2. Model Formulation

In this section, we create a new four-parameter statistical model with parameters $\mathsf{\Theta }=(\gamma ,\delta ,\theta ,\eta )$ called the TIIEHL-PLo model by inserting (4) and (5) into (6) and (7), and then the cdf, pdf, reliability function, and hrf of the TIIEHL-PLo model are

$$F\left(w;\mathsf{\Theta }\right)=1-{\left[\frac{1-{\left[1-{\left(1+w^{\theta }\right)}^{-\eta }\right]}^{\gamma }}{1+{\left[1-{\left(1+w^{\theta }\right)}^{-\eta }\right]}^{\gamma }}\right]}^{\delta },w>0,\gamma ,\delta ,\theta ,\eta >0,$$

(8)

$$f\left(w;\mathsf{\Theta }\right)=\frac{2\delta \gamma \theta \eta w^{\theta -1}{\left(1+w^{\theta }\right)}^{-\eta -1}{\left[1-{\left(1+w^{\theta }\right)}^{-\eta }\right]}^{\gamma -1}{\left(1-{\left[1-{\left(1+w^{\theta }\right)}^{-\eta }\right]}^{\gamma }\right)}^{\delta -1}}{{\left(1+{\left[1-{\left(1+w^{\theta }\right)}^{-\eta }\right]}^{\gamma }\right)}^{\delta +1}},$$

(9)

$$R\left(w;\mathsf{\Theta }\right)={\left[\frac{1-{\left[1-{\left(1+w^{\theta }\right)}^{-\eta }\right]}^{\gamma }}{1+{\left[1-{\left(1+w^{\theta }\right)}^{-\eta }\right]}^{\gamma }}\right]}^{\delta },$$

and

$$h\left(w;\mathsf{\Theta }\right)=\frac{2\delta \gamma \theta \eta w^{\theta -1}{\left(1+w^{\theta }\right)}^{-\eta -1}{\left[1-{\left(1+w^{\theta }\right)}^{-\eta }\right]}^{\gamma -1}}{1-{\left[1-{\left(1+w^{\theta }\right)}^{-\eta }\right]}^{2\gamma }}.$$

The cumulative hrf of the TIIEHL-PLo model is

$$H\left(w;\mathsf{\Theta }\right)=-\delta ln\left[\frac{1-{\left[1-{\left(1+w^{\theta }\right)}^{-\eta }\right]}^{\gamma }}{1+{\left[1-{\left(1+w^{\theta }\right)}^{-\eta }\right]}^{\gamma }}\right].$$

Figure 1 shows that the pdf for the TIIEHL-PLo model can be uni-modal, decreasing, right-skewed, and heavy-tailed. However, Figure 2 demonstrates that the hrf of the TIIEHL-PLo model can be decreasing, upside-down, and J-shaped.

▶ **Raw data**
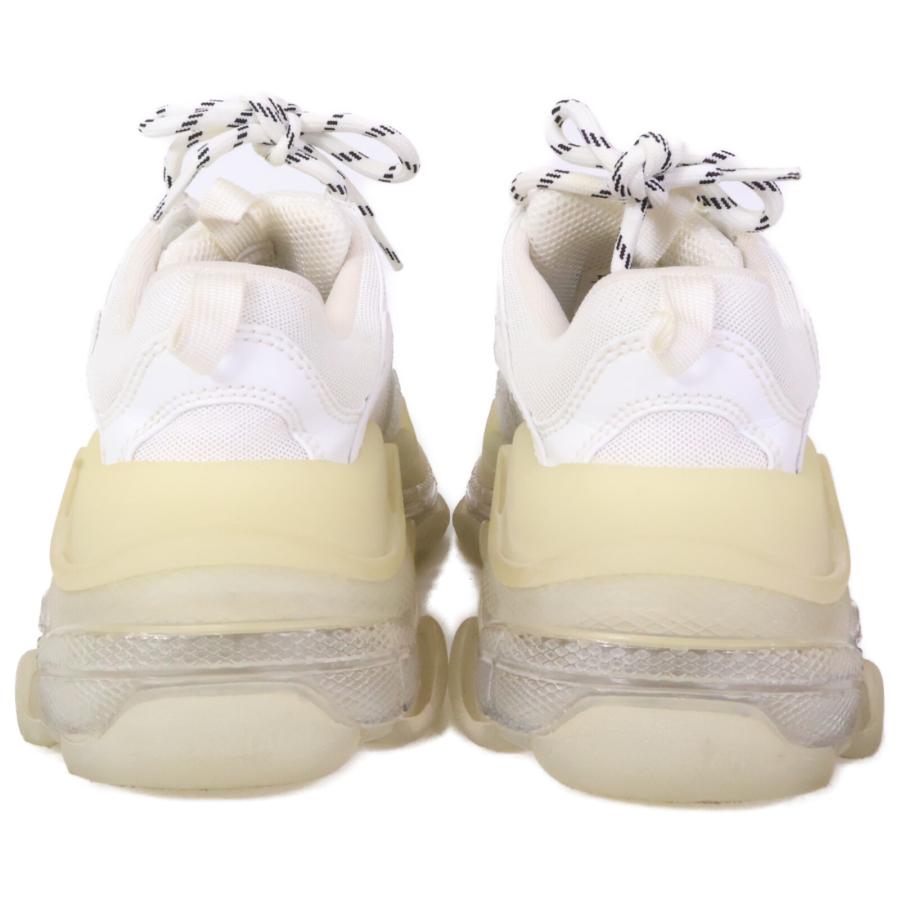 186005 BALENCIAGA バレンシアガ スニーカー トリプルS 544351  24 ホワイト レディース [0000000000392] C (やや傷や汚れあり)】186005 BALENCIAGA バレンシアガ スニーカー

▶ **Problems to work on**
**1.** In the model formulation text, transcribe the passage starting at "The cumulative hrf" and ending at "upside-down, and J-shaped.".
**2.** Translate this sentence from the model formulation text into Spanish: "Figure 1 shows that the pdf for the TIIEHL-PLo model can be uni-modal, decreasing, right-skewed, and heavy-tailed."

▶ **Answers to this exercise**
**1.**
The cumulative hrf of the TIIEHL-PLo model is

$$H\left(w;\mathsf{\Theta }\right)=-\delta ln\left[\frac{1-{\left[1-{\left(1+w^{\theta }\right)}^{-\eta }\right]}^{\gamma }}{1+{\left[1-{\left(1+w^{\theta }\right)}^{-\eta }\right]}^{\gamma }}\right].$$

Figure 1 shows that the pdf for the TIIEHL-PLo model can be uni-modal, decreasing, right-skewed, and heavy-tailed. However, Figure 2 demonstrates that the hrf of the TIIEHL-PLo model can be decreasing, upside-down, and J-shaped.

**2.** La figura 1 muestra que la fdp del modelo TIIEHL-PLo puede ser unimodal, decreciente, asimétrica a la derecha y de cola pesada.